There are two problems here. The first is that history does not prove us to be automatically best represented by our like. The Earl of Shaftesbury never went up a chimney but ably represented those who did; William Beveridge had no need of welfare support but represented those who had; David Steel is unlikely to have become unwittingly pregnant but introduced legislation for those who did; Joanna Lumley is neither brown nor short but sternly represented the interests of Gurkhas; Michael Mansfield QC is not poor, Irish nor state-educated but good money says few blue collars in Derry last month felt under-represented as a result; the tireless anti-death penalty advocate Clive Stafford Smith isn’t American, black, criminal nor living on death row but moves mountains to represent those who are.

Sometimes, indeed, membership of an identifiable group appears to encourage disinterest. Harriet Harman might reflect upon who better fought for women: Keir Hardie or, 70 years later, Margaret Thatcher. Not even a close call, is it?

The second problem is that what sounds neat and tidy in theory is unwieldy and unworkable in practice. Imagine that the 50-50 male-female ratio were to be attained and the shadow Cabinet — or company boardrooms or judges’ benches or anywhere else subject to similar clamour — finally did mirror the ratio of the British population; by what moral, intellectual or philosophical rationale may we stop at sex?

Already Harman’s colleague, former Europe Minister Denis MacShane, is only giving her proposal a nine out of ten because, he says, if the party is to be ‘in the quota business’, it should be extended to create equal numbers of working-class and ethnic members. Splendid, Denis — but, in that case, by what moral etc etc may we stop at sex, class and race?

Surely the disabled should also be represented according to their proportion of the population? And before we are deafened by agreement from the disabled lobby, should that not decently include the mentally disabled? If not, dare we ask why not? How do we determine the number of ‘representative’ seats for gays — by a count of those self-declared, or by an estimate to cover the more timid residents of closets?

Now that convicted prisoners are to vote, their enfranchisement would logically include the right to be represented by their peers. What then? A clanking of handcuffs during PMQs? There are a reported eight million illiterate adults in the UK; proportionately they could demand a heck of a lot of Commons seats — but would it be too brutal to ask what they would do with the contents of a red box?

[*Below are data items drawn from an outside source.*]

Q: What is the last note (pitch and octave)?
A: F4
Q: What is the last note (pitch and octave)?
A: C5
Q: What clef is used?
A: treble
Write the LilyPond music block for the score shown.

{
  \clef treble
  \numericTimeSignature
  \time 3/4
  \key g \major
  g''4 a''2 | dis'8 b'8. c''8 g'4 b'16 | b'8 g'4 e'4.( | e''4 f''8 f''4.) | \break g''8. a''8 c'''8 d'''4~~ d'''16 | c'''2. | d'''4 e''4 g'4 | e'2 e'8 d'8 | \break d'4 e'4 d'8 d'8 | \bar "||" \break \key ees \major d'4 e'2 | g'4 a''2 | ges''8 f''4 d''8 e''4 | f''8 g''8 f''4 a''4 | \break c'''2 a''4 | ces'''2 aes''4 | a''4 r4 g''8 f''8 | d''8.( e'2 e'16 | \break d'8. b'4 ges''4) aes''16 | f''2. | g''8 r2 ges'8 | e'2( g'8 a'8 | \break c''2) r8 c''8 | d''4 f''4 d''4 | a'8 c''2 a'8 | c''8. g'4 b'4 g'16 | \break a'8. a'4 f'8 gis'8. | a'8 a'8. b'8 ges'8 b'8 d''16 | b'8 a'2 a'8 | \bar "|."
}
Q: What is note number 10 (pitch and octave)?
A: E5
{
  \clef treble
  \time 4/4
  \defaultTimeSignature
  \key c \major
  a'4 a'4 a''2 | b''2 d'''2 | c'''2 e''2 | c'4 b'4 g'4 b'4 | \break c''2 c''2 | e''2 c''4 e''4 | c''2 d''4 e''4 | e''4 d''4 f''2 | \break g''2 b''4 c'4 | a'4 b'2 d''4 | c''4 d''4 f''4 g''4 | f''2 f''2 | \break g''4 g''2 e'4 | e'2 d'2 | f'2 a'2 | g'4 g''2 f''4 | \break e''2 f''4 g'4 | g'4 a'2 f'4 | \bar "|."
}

Fortunately for all concerned, none of the above is or needs be taken seriously. It requires a very particular set of skills to represent the interests of others and none of them, whatever Diane Abbott might airily claim, involves looking like them.

The fact is, in politics, law or finance, most of us would choose to be represented by people we prefer to think are nothing like us at all: the nerds, the geeks, the ones with a tenacious grasp of footnotes and protocol, an appetite for committee and regulation, a willingness to accept briefs from the capricious and to be sacked if they fail to implement them. All we ask is that this is tempered with one quality — we care not from where it came or how it is honed — which is an indomitably rigorous sense of fair play. And that’ll do us nicely.